Frequent nightmares could be a warning sign of dementia, study finds

Most people experience bad dreams from time to time, but researchers have warned that frequent nightmares could be a sign of future cognitive decline.

Previous studies have suggested that good sleep can reduce your likelihood of developing dementia.

But researchers from the University of Birmingham have found that bad dreams could become more common for middle aged adults several years or even decades before brain problems set in.

Dr Abidemi Otaiku, lead researcher, said: “Very few risk indicators for dementia can be identified as early as middle age.

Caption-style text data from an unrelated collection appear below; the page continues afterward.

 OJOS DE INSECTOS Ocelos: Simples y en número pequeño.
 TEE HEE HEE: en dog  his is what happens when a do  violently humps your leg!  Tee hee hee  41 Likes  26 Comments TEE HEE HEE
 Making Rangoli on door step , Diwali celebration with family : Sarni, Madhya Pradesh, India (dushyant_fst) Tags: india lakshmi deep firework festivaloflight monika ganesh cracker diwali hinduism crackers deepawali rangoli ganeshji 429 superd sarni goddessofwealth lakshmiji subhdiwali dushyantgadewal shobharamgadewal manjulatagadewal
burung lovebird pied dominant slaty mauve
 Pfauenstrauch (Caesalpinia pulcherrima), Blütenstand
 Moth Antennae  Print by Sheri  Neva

“While more works needs to be done to confirm these links, we believe bad dreams could be a useful way to identify individuals at high risk.”

He explained that these findings could help patients spot early stages of dementia and allow doctors to adopt “strategies to slow down the onset of the disease”.

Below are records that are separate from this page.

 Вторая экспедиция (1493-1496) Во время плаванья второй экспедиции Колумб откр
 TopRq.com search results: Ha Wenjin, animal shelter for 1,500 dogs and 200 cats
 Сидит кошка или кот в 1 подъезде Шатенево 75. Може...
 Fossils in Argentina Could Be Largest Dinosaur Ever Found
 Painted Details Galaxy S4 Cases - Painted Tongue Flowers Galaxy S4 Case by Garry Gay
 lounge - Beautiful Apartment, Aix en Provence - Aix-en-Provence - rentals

The first part of the study, published in the journal eClinicalMedicine, followed 605 dementia-free adults, aged between 35 and 64, for an average of nine years.

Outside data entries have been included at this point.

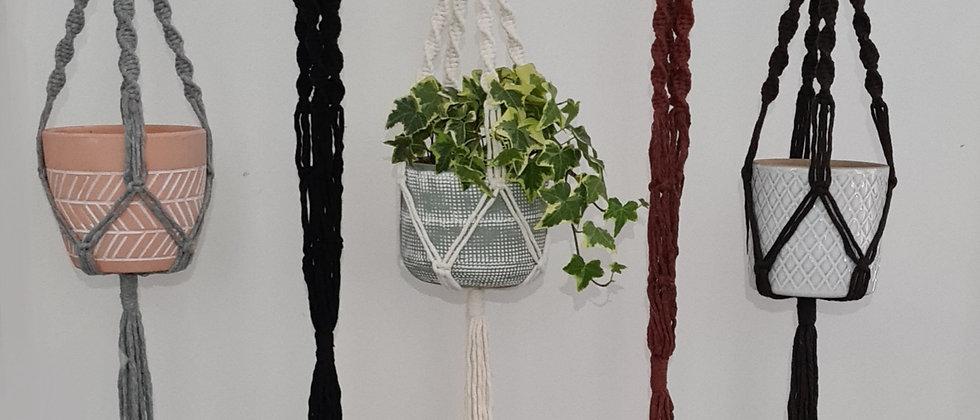 multiple colour spiral plant hangers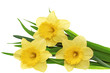 Beautiful spring three flowers : yellow narcissus (Daffodil).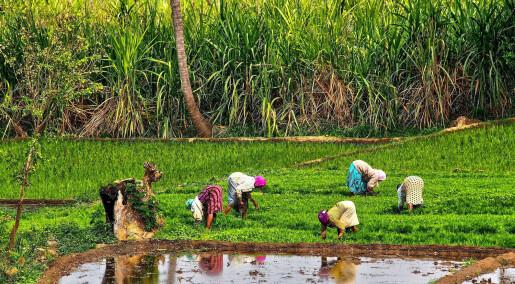 Hvorfor klarer ikke rike India å bekjempe kronisk underernæring?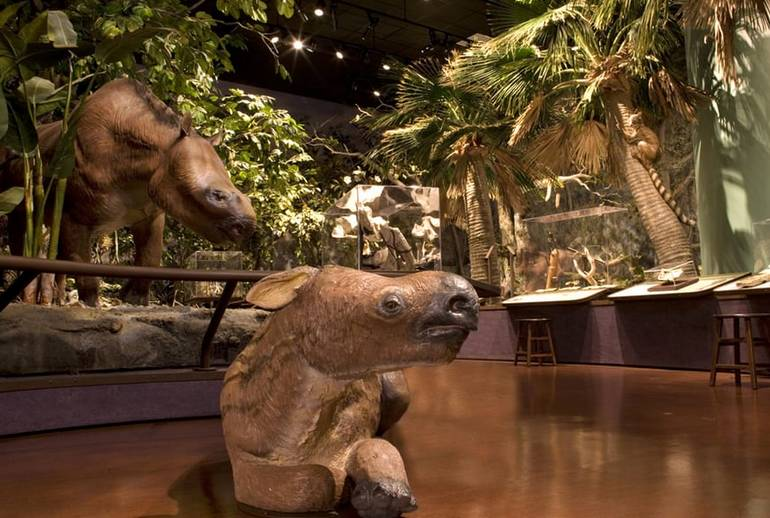 Balboa Park Natural History Museum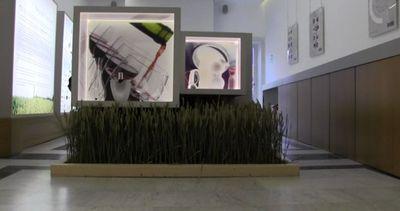 """Homi coniuga design e cibo: in Triennale """"Disegnato ..."""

The participants were asked to complete memory tests at the start of the study, and once again at the end.

They were also quizzed on their sleeping patterns, including whether they experienced nightmares.

The memory test was used to track how quickly their brain power had deteriorated, also known as cognitive decline.

This is a natural consequence of ageing, but faster than expected can be a precursor of dementia.

Meanwhile, the second part of the study tracked more than 2,600 dementia-free volunteers who were over the age of 80, for around five years.

They were also quizzed about their experiences of nightmares, but researchers looked at their medical records instead of a memory test.

The study found that middle-aged adults who experienced at least two nightmares a week were four times more likely to experience ‘significant cognitive decline’, compared to those who did not suffer any.

Participants in their over-80s who regularly experienced nightmares, were twice as likely to develop dementia.

Researchers suggested that nightmares may be a by-product of neurodegeneration in the right frontal lobe.

Dementia affects around 850,000 people in the UK, but identifying the signs early can help slow down the disease’s devastating progression.